Contati 4 morti durante la traversata ma “senza sospetto di colera”, il piroscafo entrò nella grande rada di Montevideo il 28 Ottobre: Il Governo locale oppose al capitano del piroscafo la chiusura dei porti, decretata e pubblicata regolarmente e gli impose di abbandonare quelle acque. Mentre continuavano le trattative per ottenere dal Governo l’ammissione del piroscafo in un lazzaretto, a bordo scoppiò la epidemia. Il 7 novembre si ebbero 3 vittime, una il 9 ed altra il 10. In questo stato di cose il capitano segnalò alle autorità governative la manifestazione della malattia; e queste ingiunsero di levar l’ancora e proseguire per Rio Janeiro.

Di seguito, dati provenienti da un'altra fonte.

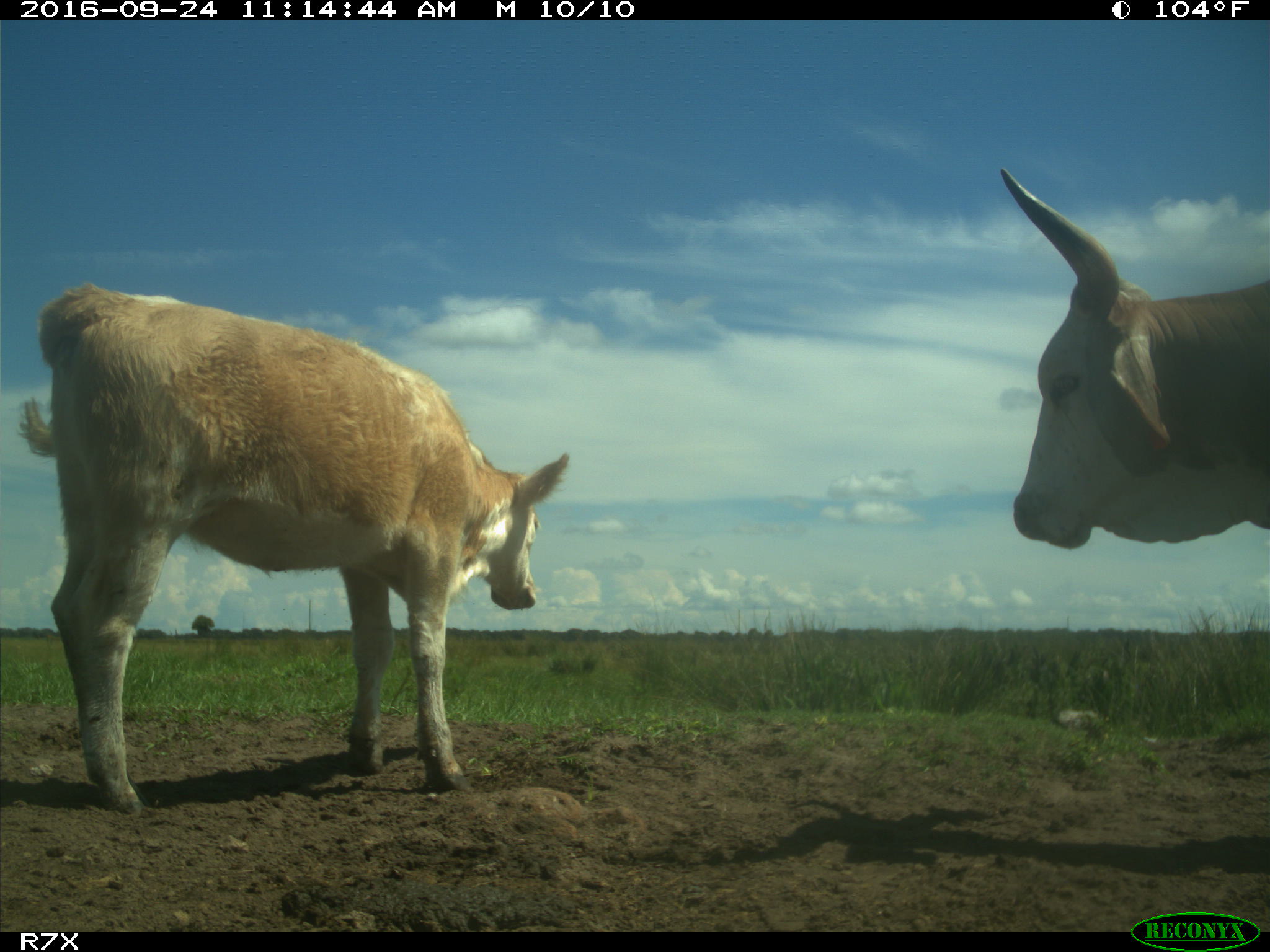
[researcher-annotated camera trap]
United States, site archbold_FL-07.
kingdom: Animalia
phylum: Chordata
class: Mammalia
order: Artiodactyla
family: Bovidae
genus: Bos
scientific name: Bos taurus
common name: domestic cow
Bos taurus (domestic cow).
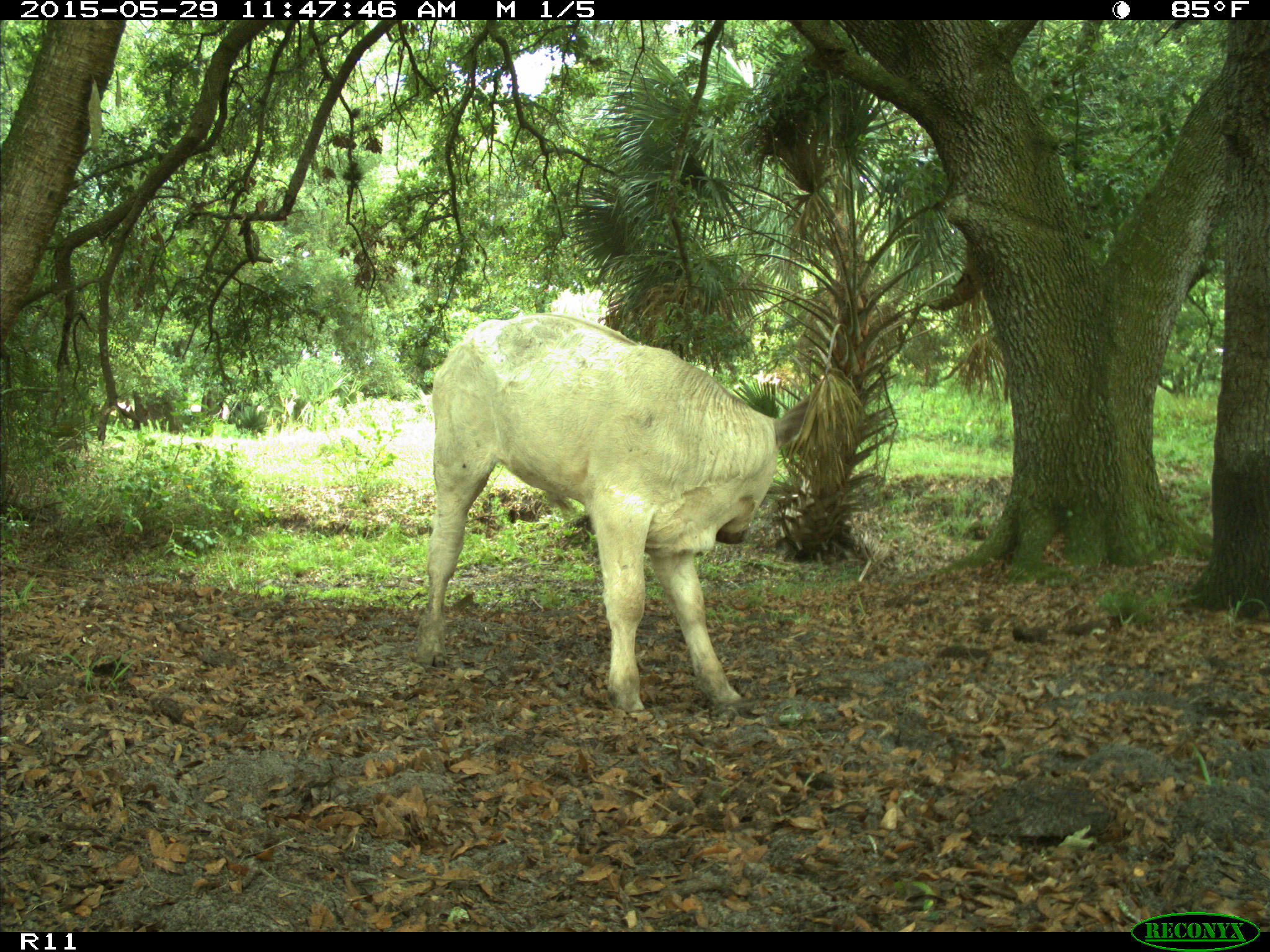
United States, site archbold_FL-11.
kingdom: Animalia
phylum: Chordata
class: Mammalia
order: Artiodactyla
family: Bovidae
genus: Bos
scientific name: Bos taurus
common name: domestic cow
Bos taurus (domestic cow).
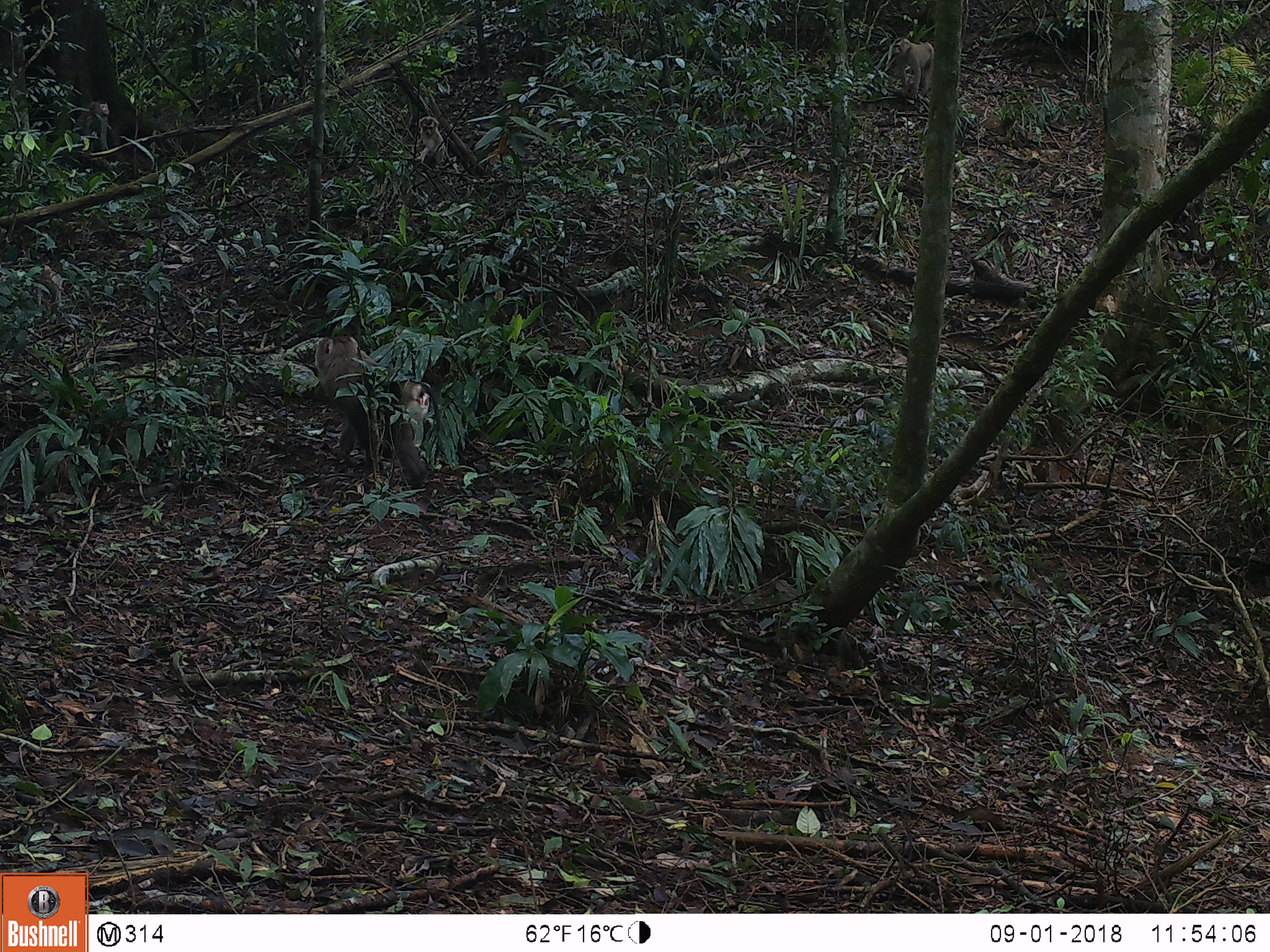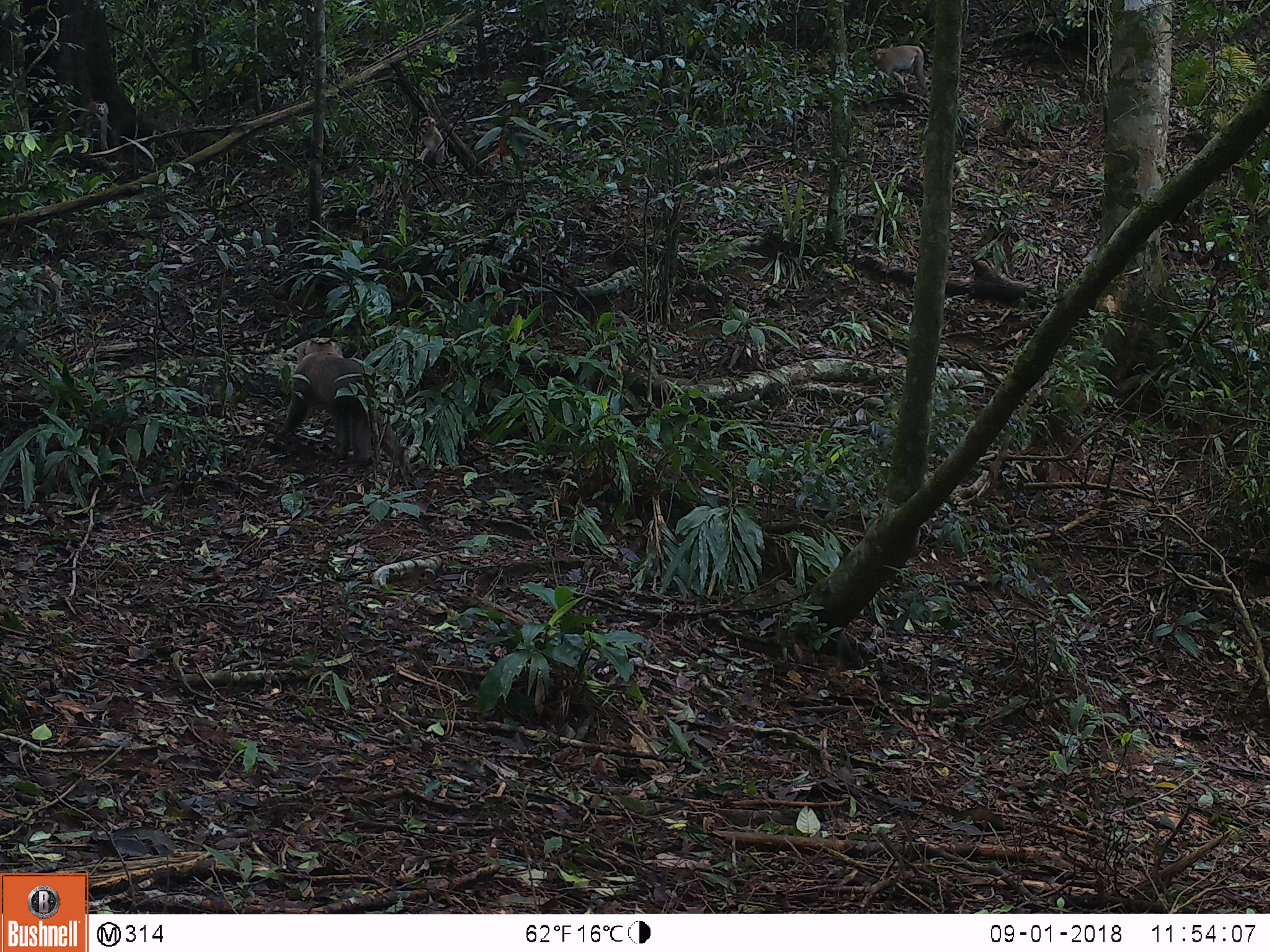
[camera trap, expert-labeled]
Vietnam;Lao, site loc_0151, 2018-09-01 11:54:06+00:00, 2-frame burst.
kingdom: Animalia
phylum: Chordata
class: Mammalia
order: Primates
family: Cercopithecidae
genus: Macaca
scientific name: Macaca nemestrina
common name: pig-tailed macaque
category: pig tailed macaque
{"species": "pig tailed macaque (pig-tailed macaque) (Macaca nemestrina)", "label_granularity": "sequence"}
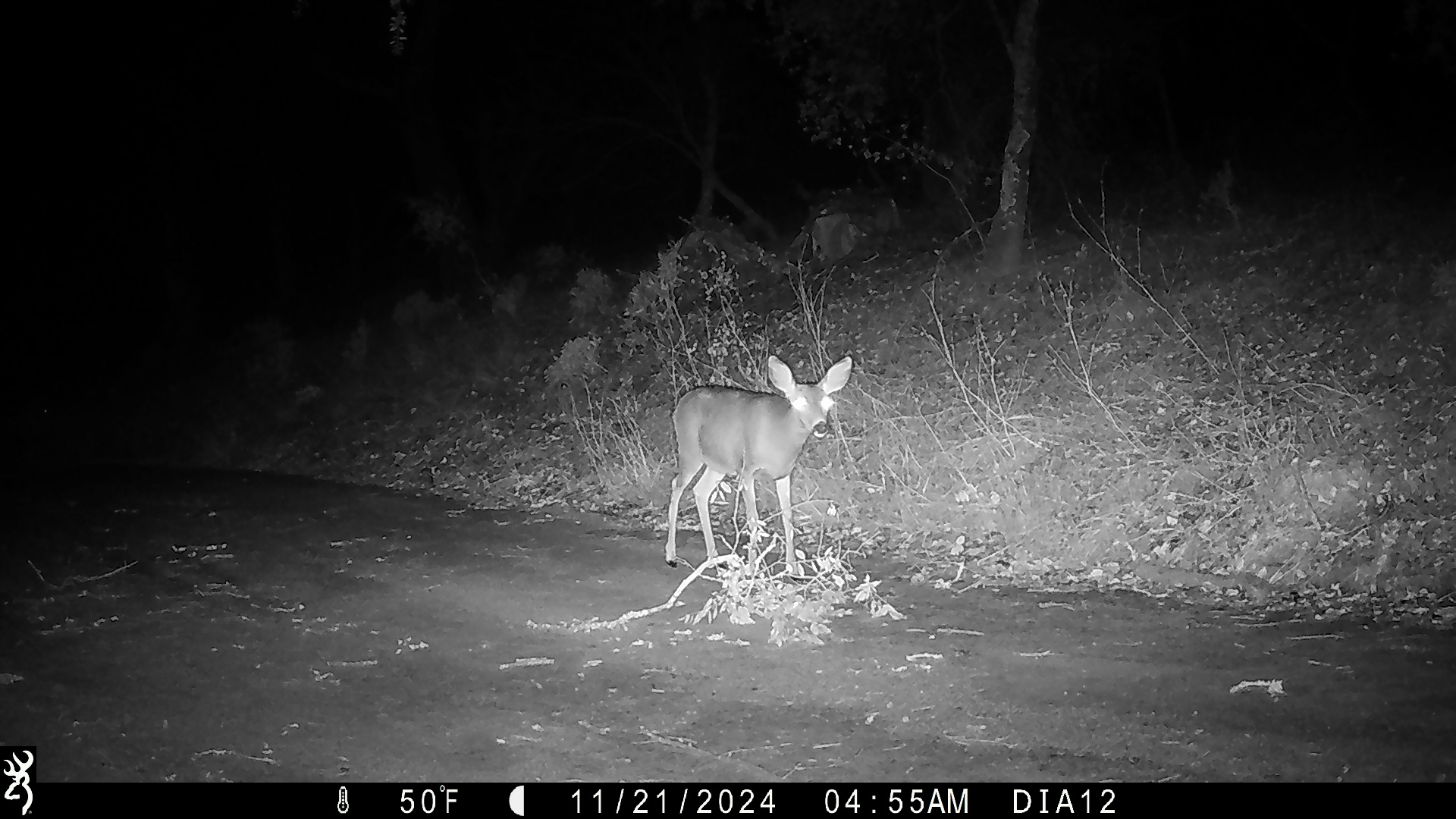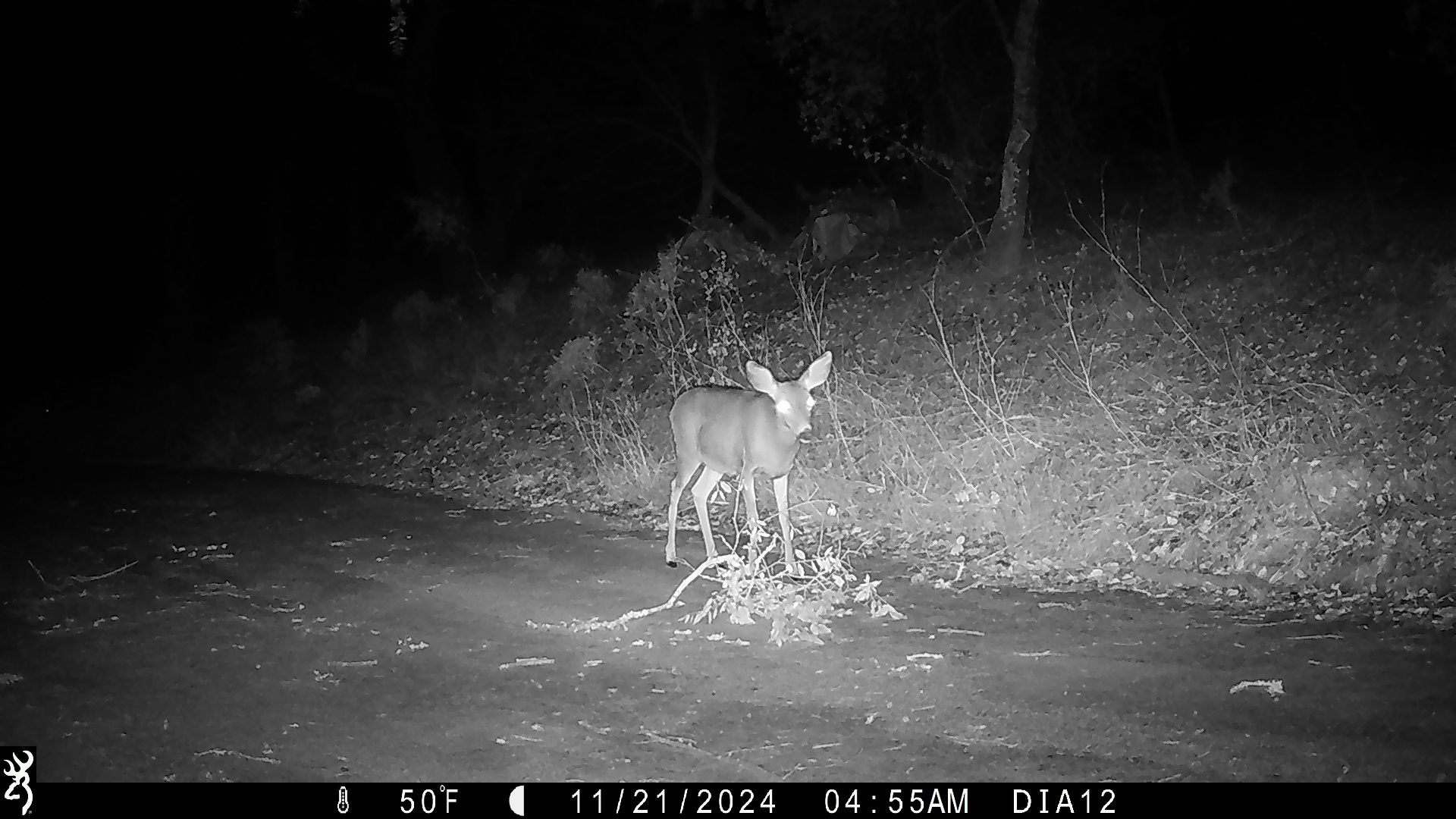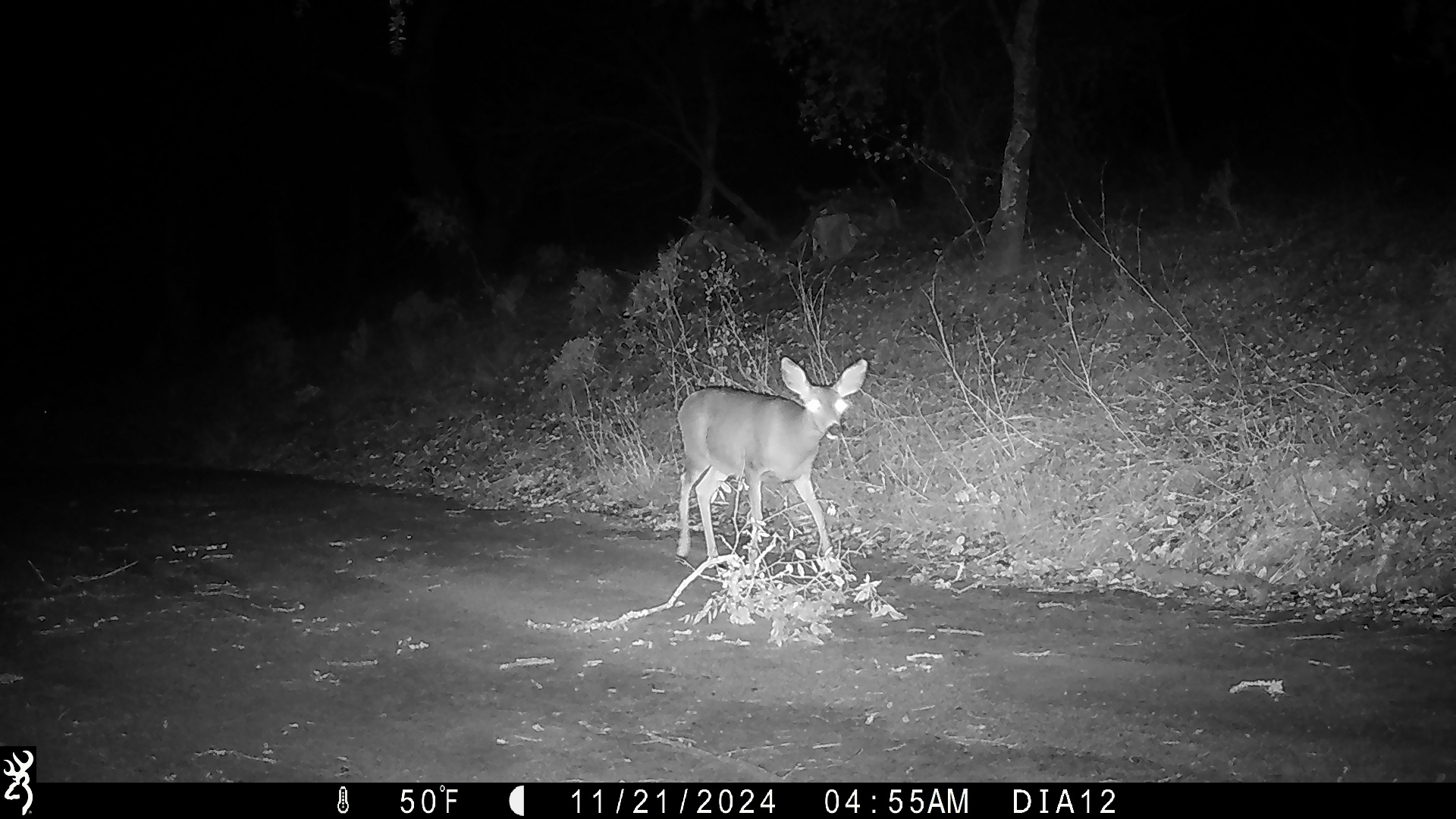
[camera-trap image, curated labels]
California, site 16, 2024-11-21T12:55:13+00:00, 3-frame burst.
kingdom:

La mattina del 14, ormai sconvolto dall’epidemia che imperversava, il bastimento entrava a mezza forza nella baia di Rio Janeiro. I brasiliani non ci pensarono due volte: Alcune cannonate partite dal forte di santa Cruz lo obbligarono a fermarsi e retrocedere, in attesa di ordini. E questi furono d’abbandonare immediatamente le acque del Brasile. Il braccio di ferro andò avanti per alcuni giorni. Poi due navi da guerra brasiliane si avvicinarono ed intimarono nuovamente la partenza. Ed il piroscafo il giorno stesso si mosse sulla via del ritorno. Fu una traversata a ritroso interminabile, massacrante e segnata da altri 19 morti. Quando finalmente la nave di Lazzaro arrivò a Pianosa, dove il penitenziario era stato svuotato di tutti i detenuti per risentire la quarentena, era già il 20 dicembre. I sopravvissuti ripartirono per Livorno solo soltanto il 27 Gennaio. Tre mesi dopo aver cominciato quell’allucinante e tragico gioco dell’oca che li aveva riportati al punto di partenza.
Il Vapore Vincenzo Florio il 1886 portò Vincenzo Velardo, 42 anni, la sua sposa Giovanna Abondante, 40 anni e i suoi figli Alessio, 7 anni, Carolina, nostra nonna, 2 anni, e il suo fratellino Carmine, 1 anno. Data di sbarco: 19 settembre 1886.